Before morning, they are no more!
This is the portion of those who loot us,
and the lot of those who plunder us. —
Isaiah 17 ESV
Syria has a population of 19 million, of whom the majority are Arabic-speaking Sunni Muslims, as well as 16% other Muslim groups, including the Alawi, Shiite, and Druze, and 10% Christian.
Since 1963 the country has been governed by the Baath Party; the head of state since 1970 has been a member of the Assad family.
Syria's current President is Bashar al-Assad, son of Hafez al-Assad, who held office from 1970 until his death in 2000.
Historically, Syria has often been taken to include the territories of Lebanon, Israel and the Palestinian Territories, and parts of Jordan, but excluding the Jazira region in the north-east of the modern Syrian state. In this historic sense, the region is also known as Greater Syria or by the Arabic name Bilad al-Sham (بلاد الشام ). Since the Six-Day War in 1967, Israel administers the disputed Golan Heights to the southwest of the country; a dispute with Turkey over the Hatay Province has subsided.
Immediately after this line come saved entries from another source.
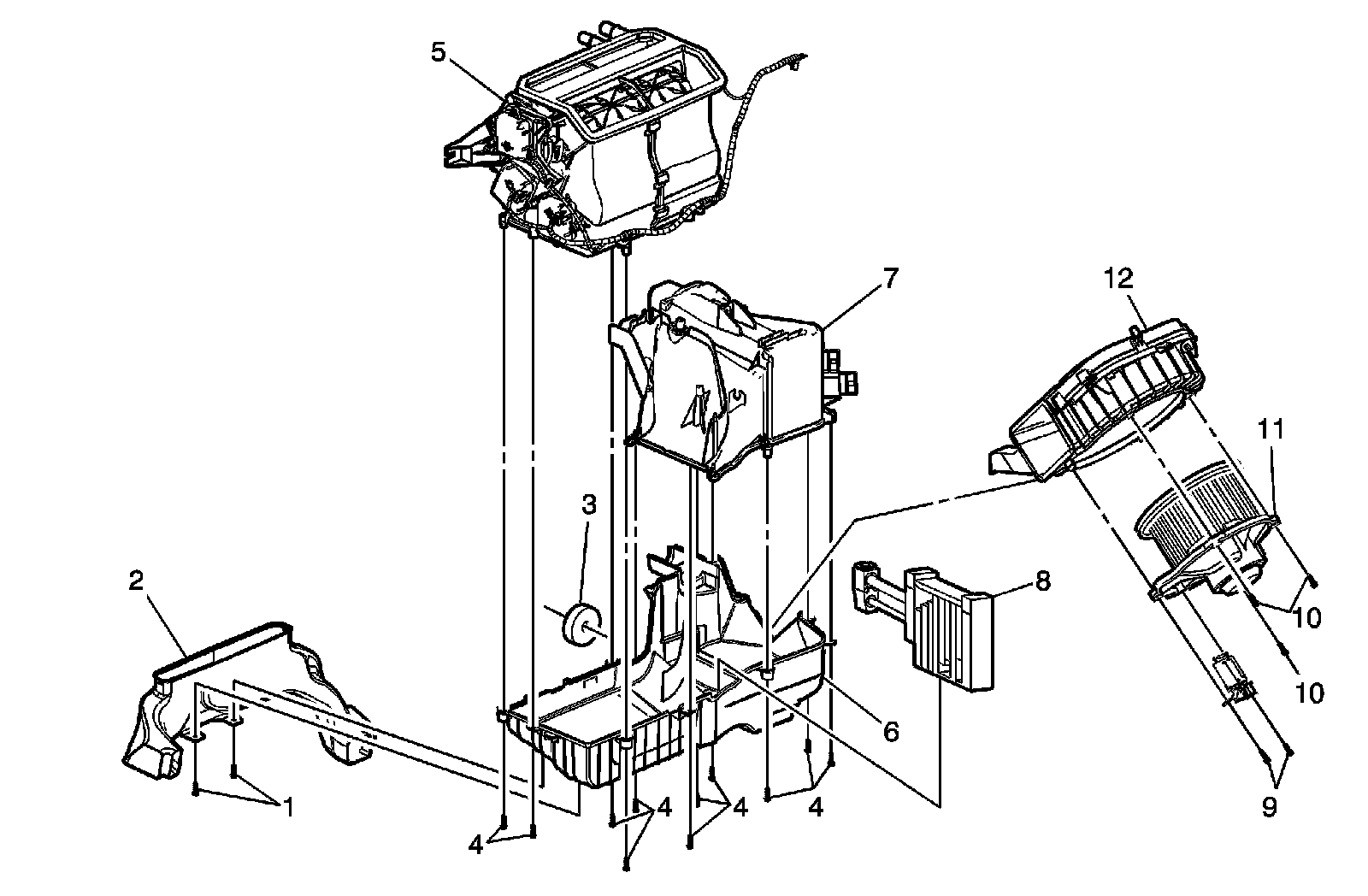 5
7
12
11
3
2
8
10
10
6
1
4
4
4
4
9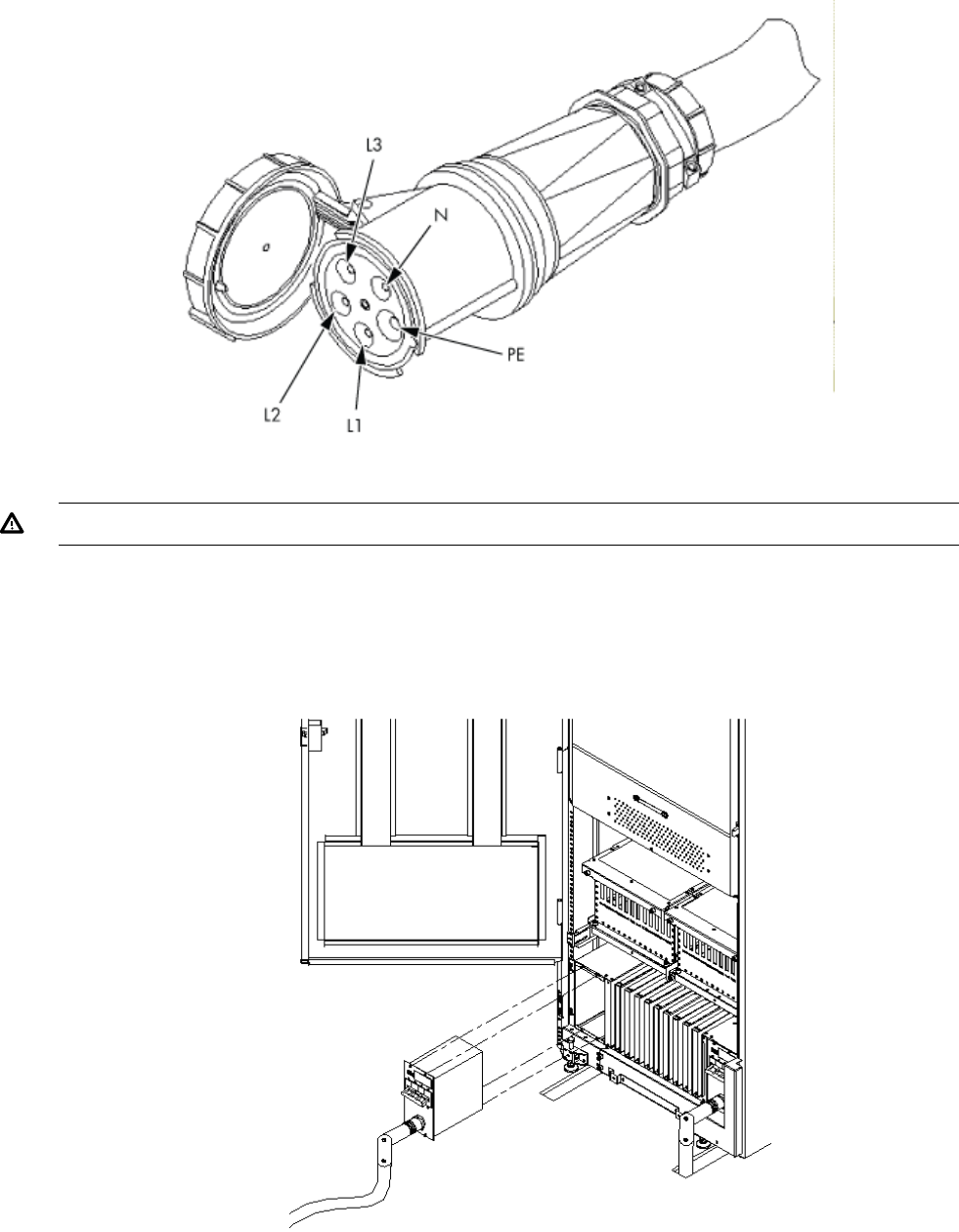 L3

N

PE

L2

L1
The name Syria comes from the ancient Greek name for the former colonial territories of Assyria such as Canaan and Aram.
At the eastern end of the Mediterranean Sea between Egypt and Arabia to the south and Cilicia to the north, stretching inland to include Mesopotamia, and having an uncertain border to the northeast that Pliny the Elder describes as including from west to east Commagene, Sophene, and Adiabene, "formerly known as Assyria" (N.H. 5.66).
By Pliny's time, however, this larger Syria had been divided into a number of provinces under the Roman Empire (but politically independent from each other): Judaea (or "Judea" and later renamed Palestina in AD 135—the region corresponding to the modern states of Israel and Jordan and the Palestinian territories) in the extreme southwest, Phoenicia corresponding to Lebanon, with Damascena to the inland side of Phoenicia, Coele-Syria (or "Hollow Syria") south of the Eleutheris river, and Mesopotamia.